Experimental Synthetic Opioid Gives Hope for Pain Relief Without Addiction

For the millions of Americans struggling with chronic pain, there is a constant struggle between finding relief and adhering to strict dosage instructions aimed to curb the likelihood of becoming drug dependent. However, hope may be in sight, as researchers at the University of Maryland have developed a synthetic opioid that relieves pain without causing drug dependence, an innovation that the researchers hope will lower the risk of addiction. 

Most opioid pain relievers act on the mu receptors, one of three opiate receptors in the brain (mu, kappa, and delta). The new compound, known for now as UMB425, acts on both the mu and delta receptors at the same time. UMB425 is intended to activate the mu receptors (for pain relief) and block the delta receptors which, for a reason that scientists do not yet understand, stops the individual from developing a drug tolerance and eliminates the physical effects of withdrawal. 

“We designed this so that when you discontinue the drug, the patient doesn’t go into withdrawal symptoms,” Andrew Coop, professor at the University of Maryland School of Pharmacy and lead researcher, told McClatchy DC. “We have shown that it doesn’t cause dependency.”

UMB425 has been under development for about 10 years, but is still five years away from clinical trials, Coop said.
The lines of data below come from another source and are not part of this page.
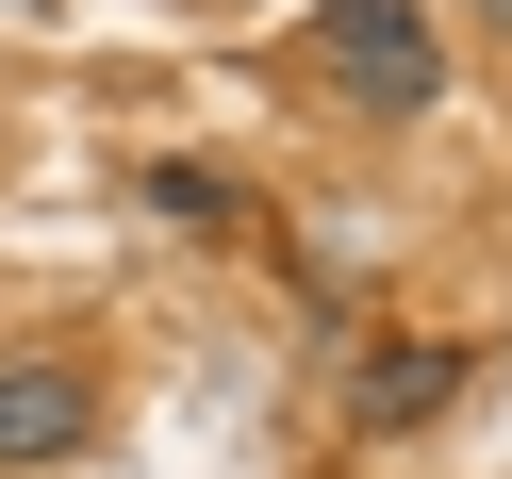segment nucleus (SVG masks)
<instances>
[{
	"mask_svg": "<svg viewBox=\"0 0 512 479\" xmlns=\"http://www.w3.org/2000/svg\"><path fill=\"white\" fill-rule=\"evenodd\" d=\"M83 446H100V364H83V347H17V364H0V463L50 479V463H83Z\"/></svg>",
	"mask_w": 512,
	"mask_h": 479,
	"instance_id": "nucleus-2",
	"label": "nucleus"
},
{
	"mask_svg": "<svg viewBox=\"0 0 512 479\" xmlns=\"http://www.w3.org/2000/svg\"><path fill=\"white\" fill-rule=\"evenodd\" d=\"M463 34H479V50H512V0H463Z\"/></svg>",
	"mask_w": 512,
	"mask_h": 479,
	"instance_id": "nucleus-5",
	"label": "nucleus"
},
{
	"mask_svg": "<svg viewBox=\"0 0 512 479\" xmlns=\"http://www.w3.org/2000/svg\"><path fill=\"white\" fill-rule=\"evenodd\" d=\"M298 67L331 83L347 116H430L446 100V17H430V0H314Z\"/></svg>",
	"mask_w": 512,
	"mask_h": 479,
	"instance_id": "nucleus-1",
	"label": "nucleus"
},
{
	"mask_svg": "<svg viewBox=\"0 0 512 479\" xmlns=\"http://www.w3.org/2000/svg\"><path fill=\"white\" fill-rule=\"evenodd\" d=\"M463 380H479V347H446V331H380L364 364H347V430H364V446H397V430H430Z\"/></svg>",
	"mask_w": 512,
	"mask_h": 479,
	"instance_id": "nucleus-3",
	"label": "nucleus"
},
{
	"mask_svg": "<svg viewBox=\"0 0 512 479\" xmlns=\"http://www.w3.org/2000/svg\"><path fill=\"white\" fill-rule=\"evenodd\" d=\"M149 215H182V232H232V166H199V149H166V166H149Z\"/></svg>",
	"mask_w": 512,
	"mask_h": 479,
	"instance_id": "nucleus-4",
	"label": "nucleus"
}]
</instances>
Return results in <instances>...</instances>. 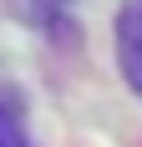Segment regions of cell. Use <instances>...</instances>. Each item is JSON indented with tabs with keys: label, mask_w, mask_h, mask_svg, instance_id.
I'll return each instance as SVG.
<instances>
[{
	"label": "cell",
	"mask_w": 142,
	"mask_h": 147,
	"mask_svg": "<svg viewBox=\"0 0 142 147\" xmlns=\"http://www.w3.org/2000/svg\"><path fill=\"white\" fill-rule=\"evenodd\" d=\"M117 71L142 96V0H122L117 10Z\"/></svg>",
	"instance_id": "cell-1"
},
{
	"label": "cell",
	"mask_w": 142,
	"mask_h": 147,
	"mask_svg": "<svg viewBox=\"0 0 142 147\" xmlns=\"http://www.w3.org/2000/svg\"><path fill=\"white\" fill-rule=\"evenodd\" d=\"M0 147H36L30 127H26V102H20V91L10 81L0 86Z\"/></svg>",
	"instance_id": "cell-2"
}]
</instances>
The drug has been tested on rodents, and will now move on to primate testing before human trials begin. 

Although the drug has a long way to go before it's available on the market, if all goes as planned, researchers and experts are hopeful that UMB425 and other drugs will help end opioid addiction, which often begins with access to prescription pain pills.
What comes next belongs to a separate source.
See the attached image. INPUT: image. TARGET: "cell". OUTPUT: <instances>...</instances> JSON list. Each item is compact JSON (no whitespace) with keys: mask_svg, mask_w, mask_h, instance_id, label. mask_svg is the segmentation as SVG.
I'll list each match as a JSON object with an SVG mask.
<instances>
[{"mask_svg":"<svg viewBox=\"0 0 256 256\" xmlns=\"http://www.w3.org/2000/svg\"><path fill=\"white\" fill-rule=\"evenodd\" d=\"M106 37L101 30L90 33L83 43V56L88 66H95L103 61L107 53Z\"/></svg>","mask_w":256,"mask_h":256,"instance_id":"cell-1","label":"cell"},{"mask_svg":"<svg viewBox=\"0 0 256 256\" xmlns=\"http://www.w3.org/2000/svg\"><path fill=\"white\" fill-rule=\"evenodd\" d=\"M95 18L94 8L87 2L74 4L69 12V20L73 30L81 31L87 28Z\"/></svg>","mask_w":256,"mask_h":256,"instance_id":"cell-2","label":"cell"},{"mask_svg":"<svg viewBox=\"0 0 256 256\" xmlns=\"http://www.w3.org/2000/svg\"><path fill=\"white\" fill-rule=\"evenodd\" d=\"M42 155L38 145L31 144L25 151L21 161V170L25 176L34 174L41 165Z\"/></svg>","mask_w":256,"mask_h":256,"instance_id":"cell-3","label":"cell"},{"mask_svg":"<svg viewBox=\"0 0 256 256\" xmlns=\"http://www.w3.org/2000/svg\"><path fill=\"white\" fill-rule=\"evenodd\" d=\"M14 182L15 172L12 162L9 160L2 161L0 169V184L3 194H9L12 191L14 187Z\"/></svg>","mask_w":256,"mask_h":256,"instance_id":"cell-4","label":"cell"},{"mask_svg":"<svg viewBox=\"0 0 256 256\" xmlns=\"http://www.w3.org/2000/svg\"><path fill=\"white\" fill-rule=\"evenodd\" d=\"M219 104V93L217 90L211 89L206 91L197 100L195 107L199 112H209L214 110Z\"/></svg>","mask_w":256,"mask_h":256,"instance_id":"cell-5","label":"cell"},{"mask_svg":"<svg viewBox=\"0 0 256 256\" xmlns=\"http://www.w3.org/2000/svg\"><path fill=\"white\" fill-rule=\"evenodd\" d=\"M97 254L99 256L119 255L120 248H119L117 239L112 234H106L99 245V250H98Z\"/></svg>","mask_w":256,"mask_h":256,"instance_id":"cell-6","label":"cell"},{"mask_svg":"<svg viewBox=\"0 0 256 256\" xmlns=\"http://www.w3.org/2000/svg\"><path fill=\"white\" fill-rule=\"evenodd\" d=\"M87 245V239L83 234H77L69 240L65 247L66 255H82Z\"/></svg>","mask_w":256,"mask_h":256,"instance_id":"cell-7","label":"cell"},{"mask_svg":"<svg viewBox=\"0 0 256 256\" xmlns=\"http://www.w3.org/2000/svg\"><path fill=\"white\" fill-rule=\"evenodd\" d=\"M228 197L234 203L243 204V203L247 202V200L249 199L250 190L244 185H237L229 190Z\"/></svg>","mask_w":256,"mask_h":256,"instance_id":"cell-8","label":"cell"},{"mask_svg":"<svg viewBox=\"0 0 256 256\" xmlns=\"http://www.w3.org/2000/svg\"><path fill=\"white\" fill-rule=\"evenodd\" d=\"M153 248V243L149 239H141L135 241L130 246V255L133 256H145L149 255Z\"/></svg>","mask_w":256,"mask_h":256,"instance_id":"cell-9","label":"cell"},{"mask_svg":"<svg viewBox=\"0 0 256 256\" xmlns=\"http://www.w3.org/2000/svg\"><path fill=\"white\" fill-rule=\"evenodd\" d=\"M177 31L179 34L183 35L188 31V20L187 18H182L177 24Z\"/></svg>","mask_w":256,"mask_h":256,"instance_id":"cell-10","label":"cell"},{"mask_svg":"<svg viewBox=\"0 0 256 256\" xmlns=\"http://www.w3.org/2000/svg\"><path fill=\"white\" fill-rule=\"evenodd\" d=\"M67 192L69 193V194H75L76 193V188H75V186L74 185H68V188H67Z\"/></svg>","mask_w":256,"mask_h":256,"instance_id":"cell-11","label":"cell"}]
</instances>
"The [U.S. Food and Drug Administration] has a clear mandate that we need new ways to treat pain," Dr. David Maine, director of the Center for Interventional Pain Medicine at Mercy Medical Center in Baltimore, told the Baltimore Sun. "They're not going to entertain anything that's the same old … This is novel, it's exciting. It's clearly very promising."

However, one potential issue with UMB425—while making progress—is that it may not do enough to stem the likelihood of addiction. People who take the pill can still experience a pleasurable high, although they will not have withdrawal symptoms.

“We don’t have evidence either way, but it probably would” make users high, Coop told McClatchy. However, Coop hopes to address this by changing the formulation of the drug, or the way that it is administered, in order to minimize the likelihood of abuse. 

“That would be a phenomenal drug to have,“ said Jon Essenburg, regional administrator with Operation PAR, a non-profit that operates the only methadone clinic in Manatee County, Florida.

Even if the drug does provide a high, the fact that there are no withdrawal symptoms or physical dependence would make addiction much easier to treat if one develops, said Essenburg. 

“It would end up being way easier to treat the addiction without having the physical withdrawal that goes along with it. So in that regard, this would be something terrific.”

That is something that the thousands of American struggling with opiate addiction are waiting for.